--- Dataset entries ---
########################################

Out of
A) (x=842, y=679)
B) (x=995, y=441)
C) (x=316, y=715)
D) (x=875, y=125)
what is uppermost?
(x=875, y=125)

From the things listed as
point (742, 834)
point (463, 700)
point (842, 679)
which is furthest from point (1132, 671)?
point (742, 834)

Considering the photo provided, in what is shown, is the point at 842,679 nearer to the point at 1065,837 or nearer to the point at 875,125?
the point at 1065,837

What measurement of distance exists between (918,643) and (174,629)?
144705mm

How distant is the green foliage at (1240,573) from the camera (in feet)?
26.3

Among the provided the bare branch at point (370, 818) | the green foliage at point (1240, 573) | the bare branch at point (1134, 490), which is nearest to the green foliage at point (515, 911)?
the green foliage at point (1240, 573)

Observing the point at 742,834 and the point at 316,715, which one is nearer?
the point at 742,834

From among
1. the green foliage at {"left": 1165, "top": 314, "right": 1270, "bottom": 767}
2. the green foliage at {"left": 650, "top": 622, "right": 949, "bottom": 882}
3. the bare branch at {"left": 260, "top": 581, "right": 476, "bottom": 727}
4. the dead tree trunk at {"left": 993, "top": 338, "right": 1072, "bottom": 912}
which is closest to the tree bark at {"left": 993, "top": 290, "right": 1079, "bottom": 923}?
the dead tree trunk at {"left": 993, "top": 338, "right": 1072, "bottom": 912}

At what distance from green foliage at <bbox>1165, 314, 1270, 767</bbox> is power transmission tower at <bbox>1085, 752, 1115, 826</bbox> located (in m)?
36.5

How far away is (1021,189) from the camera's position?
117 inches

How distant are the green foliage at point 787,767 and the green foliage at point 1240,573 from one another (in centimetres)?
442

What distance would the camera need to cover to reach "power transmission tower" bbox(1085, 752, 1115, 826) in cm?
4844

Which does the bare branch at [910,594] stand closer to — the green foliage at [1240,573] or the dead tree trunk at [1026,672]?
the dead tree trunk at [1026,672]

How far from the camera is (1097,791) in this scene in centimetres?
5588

########################################

--- Exercise instructions ---
Reproduce every one of the entries above verbatim, keeping each line identical to the original.

--- Answer ---
Out of
A) (x=842, y=679)
B) (x=995, y=441)
C) (x=316, y=715)
D) (x=875, y=125)
what is uppermost?
(x=875, y=125)

From the things listed as
point (742, 834)
point (463, 700)
point (842, 679)
which is furthest from point (1132, 671)?
point (742, 834)

Considering the photo provided, in what is shown, is the point at 842,679 nearer to the point at 1065,837 or nearer to the point at 875,125?
the point at 1065,837

What measurement of distance exists between (918,643) and (174,629)?
144705mm

How distant is the green foliage at (1240,573) from the camera (in feet)?
26.3

Among the provided the bare branch at point (370, 818) | the green foliage at point (1240, 573) | the bare branch at point (1134, 490), which is nearest to the green foliage at point (515, 911)?
the green foliage at point (1240, 573)

Observing the point at 742,834 and the point at 316,715, which one is nearer?
the point at 742,834

From among
1. the green foliage at {"left": 1165, "top": 314, "right": 1270, "bottom": 767}
2. the green foliage at {"left": 650, "top": 622, "right": 949, "bottom": 882}
3. the bare branch at {"left": 260, "top": 581, "right": 476, "bottom": 727}
4. the dead tree trunk at {"left": 993, "top": 338, "right": 1072, "bottom": 912}
which is closest to the tree bark at {"left": 993, "top": 290, "right": 1079, "bottom": 923}?
the dead tree trunk at {"left": 993, "top": 338, "right": 1072, "bottom": 912}

At what distance from green foliage at <bbox>1165, 314, 1270, 767</bbox> is power transmission tower at <bbox>1085, 752, 1115, 826</bbox> located (in m)?
36.5

How far away is (1021,189) from the camera's position?
117 inches

How distant are the green foliage at point 787,767 and the green foliage at point 1240,573 from one another (in centimetres)?
442

What distance would the camera need to cover to reach "power transmission tower" bbox(1085, 752, 1115, 826) in cm?
4844

Which does the bare branch at [910,594] stand closer to — the green foliage at [1240,573] or the dead tree trunk at [1026,672]?
the dead tree trunk at [1026,672]

How far from the camera is (1097,791) in this scene in centimetres?
5588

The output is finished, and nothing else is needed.